◆ **INSTRUCTION**: Can you write out these lines again, switching every "cabinet door" to "cupboard door" and leaving everything else unchanged?

◆ **SUPPLIED DATA**:
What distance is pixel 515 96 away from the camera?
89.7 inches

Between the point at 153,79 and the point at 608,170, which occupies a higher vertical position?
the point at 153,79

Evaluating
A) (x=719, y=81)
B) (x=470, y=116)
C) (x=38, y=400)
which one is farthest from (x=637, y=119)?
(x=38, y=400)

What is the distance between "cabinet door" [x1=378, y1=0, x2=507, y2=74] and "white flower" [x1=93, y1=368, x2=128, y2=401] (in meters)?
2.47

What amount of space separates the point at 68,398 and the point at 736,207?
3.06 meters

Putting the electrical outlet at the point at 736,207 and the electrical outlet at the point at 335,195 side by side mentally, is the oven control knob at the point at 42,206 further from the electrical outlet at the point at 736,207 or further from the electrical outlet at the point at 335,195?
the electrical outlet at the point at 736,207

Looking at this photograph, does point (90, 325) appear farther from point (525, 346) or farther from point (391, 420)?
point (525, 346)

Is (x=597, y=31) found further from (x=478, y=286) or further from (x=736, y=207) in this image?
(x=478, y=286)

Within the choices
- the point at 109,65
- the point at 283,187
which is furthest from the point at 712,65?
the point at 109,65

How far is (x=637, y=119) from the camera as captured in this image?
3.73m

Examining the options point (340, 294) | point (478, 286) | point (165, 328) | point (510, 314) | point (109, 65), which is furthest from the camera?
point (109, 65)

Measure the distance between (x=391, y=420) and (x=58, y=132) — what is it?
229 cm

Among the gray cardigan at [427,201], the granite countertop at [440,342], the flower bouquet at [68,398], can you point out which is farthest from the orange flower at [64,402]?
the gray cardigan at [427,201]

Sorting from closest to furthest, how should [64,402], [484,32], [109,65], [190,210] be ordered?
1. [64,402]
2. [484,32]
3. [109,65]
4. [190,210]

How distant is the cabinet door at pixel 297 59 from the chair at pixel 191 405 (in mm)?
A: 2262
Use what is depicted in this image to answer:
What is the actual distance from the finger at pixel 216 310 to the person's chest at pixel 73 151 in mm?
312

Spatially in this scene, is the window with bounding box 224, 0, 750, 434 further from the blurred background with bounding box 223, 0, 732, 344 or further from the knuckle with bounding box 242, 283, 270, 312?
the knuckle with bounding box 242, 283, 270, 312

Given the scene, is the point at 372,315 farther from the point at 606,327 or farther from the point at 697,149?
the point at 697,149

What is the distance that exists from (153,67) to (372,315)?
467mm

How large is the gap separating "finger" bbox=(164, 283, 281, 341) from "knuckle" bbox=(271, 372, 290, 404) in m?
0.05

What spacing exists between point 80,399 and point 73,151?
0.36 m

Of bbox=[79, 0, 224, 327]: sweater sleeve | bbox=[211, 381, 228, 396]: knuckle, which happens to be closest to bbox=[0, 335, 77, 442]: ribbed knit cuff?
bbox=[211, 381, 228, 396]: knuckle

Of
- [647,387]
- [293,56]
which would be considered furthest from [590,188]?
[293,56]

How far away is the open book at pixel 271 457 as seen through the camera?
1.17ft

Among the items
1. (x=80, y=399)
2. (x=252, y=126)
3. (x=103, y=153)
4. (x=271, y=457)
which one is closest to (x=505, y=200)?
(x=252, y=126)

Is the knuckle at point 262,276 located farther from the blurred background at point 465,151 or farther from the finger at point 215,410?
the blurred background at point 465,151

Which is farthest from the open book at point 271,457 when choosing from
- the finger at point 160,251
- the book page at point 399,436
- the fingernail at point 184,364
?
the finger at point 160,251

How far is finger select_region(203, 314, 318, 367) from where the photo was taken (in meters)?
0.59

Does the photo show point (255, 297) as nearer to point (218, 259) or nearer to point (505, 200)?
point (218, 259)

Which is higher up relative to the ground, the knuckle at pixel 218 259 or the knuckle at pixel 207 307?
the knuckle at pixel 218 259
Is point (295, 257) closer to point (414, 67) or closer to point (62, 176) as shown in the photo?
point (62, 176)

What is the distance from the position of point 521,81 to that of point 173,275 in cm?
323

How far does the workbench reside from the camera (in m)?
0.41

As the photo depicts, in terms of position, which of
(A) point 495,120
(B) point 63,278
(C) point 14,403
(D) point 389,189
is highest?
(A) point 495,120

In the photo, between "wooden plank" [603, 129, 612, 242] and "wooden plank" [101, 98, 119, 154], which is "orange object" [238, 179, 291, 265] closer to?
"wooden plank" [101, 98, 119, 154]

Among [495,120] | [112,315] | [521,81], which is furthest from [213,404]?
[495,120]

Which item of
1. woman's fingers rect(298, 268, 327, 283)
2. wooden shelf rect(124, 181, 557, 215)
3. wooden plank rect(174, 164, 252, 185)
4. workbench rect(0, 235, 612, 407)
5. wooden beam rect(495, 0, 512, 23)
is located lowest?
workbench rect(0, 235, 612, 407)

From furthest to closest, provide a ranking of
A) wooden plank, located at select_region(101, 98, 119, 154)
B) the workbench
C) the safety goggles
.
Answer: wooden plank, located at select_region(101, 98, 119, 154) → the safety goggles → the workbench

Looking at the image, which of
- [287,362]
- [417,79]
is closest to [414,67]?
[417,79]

◆ **EXPECTED OUTPUT**:
What distance is pixel 515 96 away from the camera?
89.7 inches

Between the point at 153,79 and the point at 608,170, which occupies a higher vertical position?
the point at 153,79

Evaluating
A) (x=719, y=81)
B) (x=470, y=116)
C) (x=38, y=400)
which one is farthest from (x=637, y=119)?
(x=38, y=400)

What is the distance between "cupboard door" [x1=378, y1=0, x2=507, y2=74] and "white flower" [x1=93, y1=368, x2=128, y2=401] (in meters)?
2.47

What amount of space separates the point at 68,398 and the point at 736,207?
3.06 meters

Putting the electrical outlet at the point at 736,207 and the electrical outlet at the point at 335,195 side by side mentally, is the oven control knob at the point at 42,206 further from the electrical outlet at the point at 736,207 or further from the electrical outlet at the point at 335,195?
the electrical outlet at the point at 736,207

Looking at this photograph, does point (90, 325) appear farther from point (525, 346) or farther from point (391, 420)?
point (525, 346)

Is (x=597, y=31) found further from (x=478, y=286) or further from (x=736, y=207) in this image?
(x=478, y=286)

Within the choices
- the point at 109,65
- the point at 283,187
which is furthest from the point at 712,65?
the point at 109,65

How far is (x=637, y=119) from the camera as captured in this image?
3.73m

Examining the options point (340, 294) | point (478, 286) | point (165, 328) | point (510, 314) | point (109, 65), which is furthest from the camera?
point (109, 65)

Measure the distance between (x=391, y=420) and (x=58, y=132) — what is it?
229 cm

Among the gray cardigan at [427,201], the granite countertop at [440,342], the flower bouquet at [68,398], can you point out which is farthest from the orange flower at [64,402]?
the gray cardigan at [427,201]

Sorting from closest to furthest, how should [64,402], [484,32], [109,65], [190,210] be ordered?
1. [64,402]
2. [484,32]
3. [109,65]
4. [190,210]

How distant is the cupboard door at pixel 297 59 from the chair at pixel 191 405 (in mm)?
A: 2262
Use what is depicted in this image to answer:
What is the actual distance from the finger at pixel 216 310 to the person's chest at pixel 73 151 in mm?
312

Spatially in this scene, is the window with bounding box 224, 0, 750, 434 further from the blurred background with bounding box 223, 0, 732, 344 or further from the knuckle with bounding box 242, 283, 270, 312?
the knuckle with bounding box 242, 283, 270, 312

Given the scene, is the point at 372,315 farther from the point at 606,327 or farther from the point at 697,149?
the point at 697,149

What is the distance that exists from (153,67) to (372,315)?
467mm

How large is the gap separating "finger" bbox=(164, 283, 281, 341) from "knuckle" bbox=(271, 372, 290, 404) in m?
0.05

What spacing exists between point 80,399 and point 73,151?
0.36 m

Of bbox=[79, 0, 224, 327]: sweater sleeve | bbox=[211, 381, 228, 396]: knuckle, which happens to be closest to bbox=[0, 335, 77, 442]: ribbed knit cuff?
bbox=[211, 381, 228, 396]: knuckle

Of
- [647,387]
- [293,56]
which would be considered furthest from [590,188]?
[293,56]

How far away is the open book at pixel 271 457 as seen through the camera?
1.17ft

Among the items
1. (x=80, y=399)
2. (x=252, y=126)
3. (x=103, y=153)
4. (x=271, y=457)
which one is closest to (x=505, y=200)?
(x=252, y=126)

Is the knuckle at point 262,276 located farther from the blurred background at point 465,151 or farther from the finger at point 215,410?
the blurred background at point 465,151

Which is farthest from the open book at point 271,457 when choosing from
- the finger at point 160,251
- the book page at point 399,436
- the fingernail at point 184,364
?
the finger at point 160,251

How far is finger select_region(203, 314, 318, 367) from where the photo was taken (in meters)?
0.59

Does the photo show point (255, 297) as nearer to point (218, 259) or nearer to point (505, 200)?
point (218, 259)

Which is higher up relative to the ground, the knuckle at pixel 218 259 or the knuckle at pixel 207 307?
the knuckle at pixel 218 259
Is point (295, 257) closer to point (414, 67) or closer to point (62, 176) as shown in the photo?
point (62, 176)

What is the distance from the position of point 521,81 to that of point 173,275 in cm?
323

How far does the workbench reside from the camera (in m)?
0.41

As the photo depicts, in terms of position, which of
(A) point 495,120
(B) point 63,278
(C) point 14,403
(D) point 389,189
is highest?
(A) point 495,120

In the photo, between "wooden plank" [603, 129, 612, 242] and "wooden plank" [101, 98, 119, 154], which is "orange object" [238, 179, 291, 265] closer to?
"wooden plank" [101, 98, 119, 154]

Among [495,120] | [112,315] | [521,81], which is furthest from [213,404]?
[495,120]

Which item of
1. woman's fingers rect(298, 268, 327, 283)
2. wooden shelf rect(124, 181, 557, 215)
3. wooden plank rect(174, 164, 252, 185)
4. workbench rect(0, 235, 612, 407)
5. wooden beam rect(495, 0, 512, 23)
is located lowest?
workbench rect(0, 235, 612, 407)

From furthest to closest, provide a ranking of
A) wooden plank, located at select_region(101, 98, 119, 154)
B) the workbench
C) the safety goggles
.
Answer: wooden plank, located at select_region(101, 98, 119, 154) → the safety goggles → the workbench

Looking at the image, which of
- [287,362]
- [417,79]
is closest to [414,67]?
[417,79]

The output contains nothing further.